2. Alguns dos apócrifos, principalmente dos mais antigos, nos transmitiram pormenores apreciáveis, que se perpetuaram na liturgia e na arte. Assim os nomes dos pais de Maria, Joaquim e Ana; a apresentação de Maria no templo; a morte de São José, assistido por Jesus e Maria; a morte de Maria, tendo os apóstolos em torno do leito; o nascimento de Jesus numa gruta e a presença do boi e do jumento; o nome dos três reis magos; o nome de Longino, o soldado romano que traspassou o lado de Jesus com a lança; a história de Verônica e do seu véu, etc.

Gozaram, por isso, de especial estima e exerceram grande influência entre os primeiros cristãos.

3. Podem ser considerados autênticos diversos fatos da vida de Jesus e muitos milagres por ele realizados, que não se encontram nos livros canônicos, mas foram conservados pelos apócrifos.

De fato, diz São João em seu evangelho: “Fez Jesus, em presença de seus discípulos, muitos outros milagres que não estão neste livro” (Jo 20,30).

Os evangelhos sinóticos — Mt, Mc e Lc — falam, por sua vez, de muitas curas e milagres, em diversas oportunidades, sem, contudo, registrá-los separadamente.

Do mesmo modo, a existência de “ágrafos” mostra que os evangelhos não registraram exaustivamente todas as palavras de Jesus.
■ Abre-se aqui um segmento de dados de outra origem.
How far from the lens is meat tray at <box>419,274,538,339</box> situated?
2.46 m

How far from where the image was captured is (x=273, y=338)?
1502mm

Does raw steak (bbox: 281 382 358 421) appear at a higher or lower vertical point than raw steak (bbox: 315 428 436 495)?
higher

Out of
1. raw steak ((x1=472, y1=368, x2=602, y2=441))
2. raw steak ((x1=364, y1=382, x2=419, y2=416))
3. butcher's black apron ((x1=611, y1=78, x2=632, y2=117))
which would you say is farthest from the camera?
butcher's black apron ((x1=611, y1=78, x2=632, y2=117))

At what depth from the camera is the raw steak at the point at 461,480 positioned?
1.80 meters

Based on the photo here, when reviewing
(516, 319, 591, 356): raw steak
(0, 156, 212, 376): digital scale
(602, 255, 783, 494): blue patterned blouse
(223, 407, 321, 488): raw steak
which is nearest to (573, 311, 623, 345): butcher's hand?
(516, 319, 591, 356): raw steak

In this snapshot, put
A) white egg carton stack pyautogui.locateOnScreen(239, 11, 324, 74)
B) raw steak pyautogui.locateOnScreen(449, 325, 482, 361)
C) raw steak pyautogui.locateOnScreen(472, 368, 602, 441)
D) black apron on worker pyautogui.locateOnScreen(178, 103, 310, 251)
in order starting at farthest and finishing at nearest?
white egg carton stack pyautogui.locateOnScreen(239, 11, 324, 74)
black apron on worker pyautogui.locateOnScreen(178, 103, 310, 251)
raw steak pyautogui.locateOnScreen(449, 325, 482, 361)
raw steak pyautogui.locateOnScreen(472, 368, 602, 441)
Comparativamente, pode-se lembrar que pelo menos dois apócrifos do Antigo Testamento são citados na epístola de Judas. No v. 9 a “Assunção de Moisés” e nos v. 14 e 15 os “Livros de Henoque” (1,7).
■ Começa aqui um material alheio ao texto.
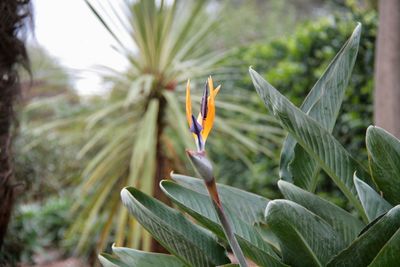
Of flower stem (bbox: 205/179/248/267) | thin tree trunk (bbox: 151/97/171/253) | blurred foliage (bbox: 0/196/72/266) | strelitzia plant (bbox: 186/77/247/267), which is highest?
strelitzia plant (bbox: 186/77/247/267)

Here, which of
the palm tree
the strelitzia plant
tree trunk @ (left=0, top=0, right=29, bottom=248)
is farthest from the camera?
the palm tree

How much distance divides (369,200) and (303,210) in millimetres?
345

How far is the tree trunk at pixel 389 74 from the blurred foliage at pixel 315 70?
0.46 meters

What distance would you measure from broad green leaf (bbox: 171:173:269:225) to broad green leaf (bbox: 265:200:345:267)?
28 cm

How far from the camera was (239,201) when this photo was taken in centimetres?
206

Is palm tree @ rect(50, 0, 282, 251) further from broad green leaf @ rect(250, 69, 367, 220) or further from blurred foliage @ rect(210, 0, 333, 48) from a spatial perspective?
blurred foliage @ rect(210, 0, 333, 48)

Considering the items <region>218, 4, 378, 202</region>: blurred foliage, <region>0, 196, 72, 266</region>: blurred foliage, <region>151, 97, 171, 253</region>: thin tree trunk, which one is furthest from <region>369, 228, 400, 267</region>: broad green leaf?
<region>0, 196, 72, 266</region>: blurred foliage

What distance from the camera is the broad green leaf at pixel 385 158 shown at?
1823mm

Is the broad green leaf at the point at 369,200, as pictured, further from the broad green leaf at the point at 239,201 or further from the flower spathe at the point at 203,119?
the flower spathe at the point at 203,119

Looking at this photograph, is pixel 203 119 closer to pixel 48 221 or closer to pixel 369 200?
pixel 369 200

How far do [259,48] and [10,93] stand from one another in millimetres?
3762

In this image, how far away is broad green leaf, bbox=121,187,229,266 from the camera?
173cm

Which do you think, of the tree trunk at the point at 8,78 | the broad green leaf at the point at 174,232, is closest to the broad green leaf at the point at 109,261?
the broad green leaf at the point at 174,232

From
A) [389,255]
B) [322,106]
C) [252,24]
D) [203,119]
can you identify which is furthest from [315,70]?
[252,24]
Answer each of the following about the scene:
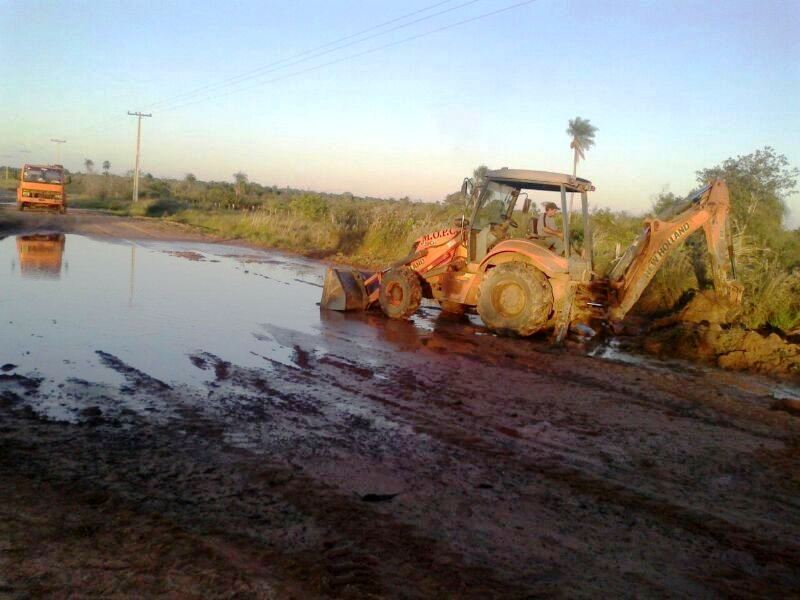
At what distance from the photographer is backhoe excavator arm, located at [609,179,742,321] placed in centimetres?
1156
Entre as falhas e erros podemos destacar:

Muitos apócrifos contêm passagens eivadas de fantasias e lendas inverossímeis.
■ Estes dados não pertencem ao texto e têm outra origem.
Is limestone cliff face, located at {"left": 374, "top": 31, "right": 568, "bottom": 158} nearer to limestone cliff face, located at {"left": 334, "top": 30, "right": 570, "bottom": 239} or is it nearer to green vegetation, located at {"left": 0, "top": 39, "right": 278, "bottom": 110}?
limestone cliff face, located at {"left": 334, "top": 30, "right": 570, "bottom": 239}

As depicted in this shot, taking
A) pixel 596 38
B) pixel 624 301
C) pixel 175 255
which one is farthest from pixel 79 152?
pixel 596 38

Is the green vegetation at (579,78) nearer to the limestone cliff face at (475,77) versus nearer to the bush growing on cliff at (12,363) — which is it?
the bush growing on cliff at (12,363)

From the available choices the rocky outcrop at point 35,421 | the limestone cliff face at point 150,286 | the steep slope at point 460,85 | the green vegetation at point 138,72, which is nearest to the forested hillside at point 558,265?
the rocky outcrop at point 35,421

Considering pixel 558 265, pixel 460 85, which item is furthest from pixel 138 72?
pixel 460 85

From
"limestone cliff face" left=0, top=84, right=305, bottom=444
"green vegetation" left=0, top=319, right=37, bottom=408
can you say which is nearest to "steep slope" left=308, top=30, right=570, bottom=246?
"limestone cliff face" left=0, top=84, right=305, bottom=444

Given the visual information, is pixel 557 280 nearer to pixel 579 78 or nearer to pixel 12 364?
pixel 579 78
Outros, em grande número, estão infiltrados de princípios errôneos decorrentes de heresias que surgiram nos primeiros séculos.

Umas eram de origem judaica e consistiam na mistura de princípios da lei mosaica com a doutrina cristã. Assim os ebionitas para quem Jesus não era Deus, mas o fiel cumpridor da lei, o Messias esperado. O nome provém da palavra hebraica ‘ebyôn que significa pobre. É o termo que aparece na primeira bem-aventurança: “Felizes os pobres em espírito. . .”. Consideravam-se como fiéis praticantes das bem-aventuranças.

Outras decorrem das ideias predominantes nos meios cultos daquela época. A principal foi o gnosticismo, que se reveste de diversos aspectos e constitui uma tentativa de associação do cristianismo com ideias da filosofia grega. Gnose (gnosis) quer dizer conhecimento. O gnosticismo seria o mais profundo conhecimento de Deus, do mal e da salvação. A perfeição consistiria na fusão da alma com a divindade.

Outra forma de heresia era o docetismo, nome derivado de palavra grega (dókesis) que significa aparência. A encarnação de Cristo teria sido só aparente, porque a matéria é um mal absoluto. Jesus, sendo Deus, não podia padecer nem morrer.

São Paulo, nas epístolas, embora sem citar nomes, faz referência a desvios na fé. Em Cl 2,8: “Tomai cuidado para que ninguém vos escravize por meio da filosofia, vã e sedutora, que se baseia na tradição humana e nos elementos do mundo e não em Cristo”. Em lTm 6,20-21: “O’ Timóteo, guarda o depósito, evitando as ímpias e vãs disputas e as contestações da falsa ciência. Alguns, por segui-las, desviaram-se da fé”.